Declaration of Unitary Status is Not Unlawfully Retroactive
Under Green, a school district reaches unitary status when it “is devoid of racial discrimination in regard to faculty, staff, transportation, extracurricular activities, facilities, and pupil assignment.” These requirements are commonly referred to as the “Green factors.” Until a school district meets those factors, there is a presumption that existing racial disparities are causally related to prior segregation and any burden to prove otherwise lies with the school board. However, once a district achieves unitary status, this presumption ends and the burden shifts to the plaintiffs to show discriminatory intent on the part of the school board. This burden shifts not at the time the district court declares a school district unitary, but when the court determines the school district became unitary.
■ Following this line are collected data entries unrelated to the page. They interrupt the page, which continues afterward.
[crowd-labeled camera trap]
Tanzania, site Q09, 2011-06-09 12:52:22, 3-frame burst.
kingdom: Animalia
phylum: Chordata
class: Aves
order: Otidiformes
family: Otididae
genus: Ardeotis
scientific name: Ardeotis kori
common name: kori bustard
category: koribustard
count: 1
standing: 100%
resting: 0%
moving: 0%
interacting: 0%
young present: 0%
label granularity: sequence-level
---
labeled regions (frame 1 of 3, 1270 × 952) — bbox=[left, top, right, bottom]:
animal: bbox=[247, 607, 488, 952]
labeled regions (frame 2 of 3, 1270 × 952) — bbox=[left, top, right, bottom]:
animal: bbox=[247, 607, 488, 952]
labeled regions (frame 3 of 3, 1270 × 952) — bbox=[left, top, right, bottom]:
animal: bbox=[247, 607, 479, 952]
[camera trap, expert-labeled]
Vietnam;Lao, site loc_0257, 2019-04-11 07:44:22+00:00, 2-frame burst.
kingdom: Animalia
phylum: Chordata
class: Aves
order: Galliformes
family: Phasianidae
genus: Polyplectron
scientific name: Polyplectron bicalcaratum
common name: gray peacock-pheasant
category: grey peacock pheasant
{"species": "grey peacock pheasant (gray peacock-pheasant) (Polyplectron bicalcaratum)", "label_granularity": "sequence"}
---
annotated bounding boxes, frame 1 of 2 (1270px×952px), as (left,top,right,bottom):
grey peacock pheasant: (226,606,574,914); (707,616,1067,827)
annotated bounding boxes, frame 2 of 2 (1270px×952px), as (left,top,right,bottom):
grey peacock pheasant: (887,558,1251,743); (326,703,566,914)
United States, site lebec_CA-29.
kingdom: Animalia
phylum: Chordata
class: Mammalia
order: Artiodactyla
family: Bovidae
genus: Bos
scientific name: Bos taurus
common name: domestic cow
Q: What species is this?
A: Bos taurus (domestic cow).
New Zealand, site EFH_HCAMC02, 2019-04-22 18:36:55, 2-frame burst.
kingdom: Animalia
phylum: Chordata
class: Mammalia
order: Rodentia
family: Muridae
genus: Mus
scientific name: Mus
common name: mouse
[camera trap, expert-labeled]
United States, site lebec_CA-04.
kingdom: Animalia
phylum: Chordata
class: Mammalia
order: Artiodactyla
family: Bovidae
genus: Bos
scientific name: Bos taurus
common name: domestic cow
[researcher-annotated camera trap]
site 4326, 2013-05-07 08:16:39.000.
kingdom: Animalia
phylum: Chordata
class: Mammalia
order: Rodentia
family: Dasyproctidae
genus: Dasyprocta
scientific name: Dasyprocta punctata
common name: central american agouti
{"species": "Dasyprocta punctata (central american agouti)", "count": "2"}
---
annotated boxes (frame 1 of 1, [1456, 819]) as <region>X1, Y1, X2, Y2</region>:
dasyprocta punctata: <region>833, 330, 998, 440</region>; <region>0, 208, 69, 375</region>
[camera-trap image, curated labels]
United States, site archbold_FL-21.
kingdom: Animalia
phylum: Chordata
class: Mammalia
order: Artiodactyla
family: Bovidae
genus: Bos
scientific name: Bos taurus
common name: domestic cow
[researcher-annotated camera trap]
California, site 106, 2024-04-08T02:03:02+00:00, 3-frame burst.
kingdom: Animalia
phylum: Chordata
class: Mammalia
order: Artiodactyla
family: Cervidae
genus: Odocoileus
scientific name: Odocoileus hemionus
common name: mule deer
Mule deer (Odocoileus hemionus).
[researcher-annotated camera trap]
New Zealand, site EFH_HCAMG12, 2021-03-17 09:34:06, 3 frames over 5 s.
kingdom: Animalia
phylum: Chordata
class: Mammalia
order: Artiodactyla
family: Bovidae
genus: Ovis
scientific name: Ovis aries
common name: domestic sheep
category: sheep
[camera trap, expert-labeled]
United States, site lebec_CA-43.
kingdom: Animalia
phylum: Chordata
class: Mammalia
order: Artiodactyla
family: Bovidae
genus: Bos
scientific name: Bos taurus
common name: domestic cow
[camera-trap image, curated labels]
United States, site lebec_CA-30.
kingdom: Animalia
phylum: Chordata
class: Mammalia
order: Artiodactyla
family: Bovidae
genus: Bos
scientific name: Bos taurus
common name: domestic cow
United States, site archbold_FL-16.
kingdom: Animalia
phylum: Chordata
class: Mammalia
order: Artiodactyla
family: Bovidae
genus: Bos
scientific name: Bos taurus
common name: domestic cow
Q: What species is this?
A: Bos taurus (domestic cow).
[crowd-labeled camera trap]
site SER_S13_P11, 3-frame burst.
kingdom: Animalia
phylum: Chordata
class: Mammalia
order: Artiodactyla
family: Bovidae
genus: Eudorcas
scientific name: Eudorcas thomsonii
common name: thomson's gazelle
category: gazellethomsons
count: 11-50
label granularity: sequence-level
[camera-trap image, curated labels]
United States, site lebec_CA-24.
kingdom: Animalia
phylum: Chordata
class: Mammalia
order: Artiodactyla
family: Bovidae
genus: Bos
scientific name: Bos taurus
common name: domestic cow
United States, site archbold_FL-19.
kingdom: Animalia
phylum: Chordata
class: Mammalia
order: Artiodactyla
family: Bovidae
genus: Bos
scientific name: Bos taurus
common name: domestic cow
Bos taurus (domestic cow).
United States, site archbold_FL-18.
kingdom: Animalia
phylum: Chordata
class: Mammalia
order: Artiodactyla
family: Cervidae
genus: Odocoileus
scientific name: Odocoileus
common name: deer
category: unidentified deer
Because of this burden-shifting framework, the Fourth Circuit held that the district court acted well within its discretion to first establish whether the school district was unitary at the time the 2011-12 assignment plan was implemented. The Fourth Circuit reasoned that had the district court been forced to consider the assignment plan first, it would have had to inefficiently assume a presumption of segregation that it would later determine did not exist. The Fourth Circuit also upheld the dismissal of Plaintiff’s motion for injunction, reasoning that the motion was based solely on the allegation that the plan moved the district away from a unitary status, and was therefore moot once the district court established that the school district was unitary.
No Clear Error in Finding School District Unitary
In order to find a school district unitary, the district court must determine that (1) the district has “complied in good faith with the desegregation decree since it was entered,” and (2) “the vestiges of past discrimination [have] been eliminated to the extent practicable.” Bd. of Educ. of Okla. City Pub. Schs. v. Dowell, 498 U.S. 237, 246 (1991).
In determining whether the second requirement has been met, the court will consider the Green factors as listed above.
The Fourth Circuit reexamined the testimony of both expert witnesses and found that there was substantial evidence for the district court to find for the Board on each of the Green factors. The data concerning student assignment prompted the most discussion, but the Fourth Circuit ultimately determined that the Board’s data was sufficiently reliable for a finding in its favor.
Finally, the Fourth Circuit found that the Board had complied in good faith as evidenced largely by the fact that the original desegregation cases had remained closed and undisturbed for over thirty-five years.
Fourth Circuit Affirms
For the above reasons, the Fourth Circuit affirmed the district court’s declaration of unitary status and dismissal of Plaintiff’s motion for injunctive relief. Judge Wynn dissented, arguing primarily that the district court erred in declaring the school district unitary without first determining whether it was moving towards a unitary status with the 2011-12 assignment plan.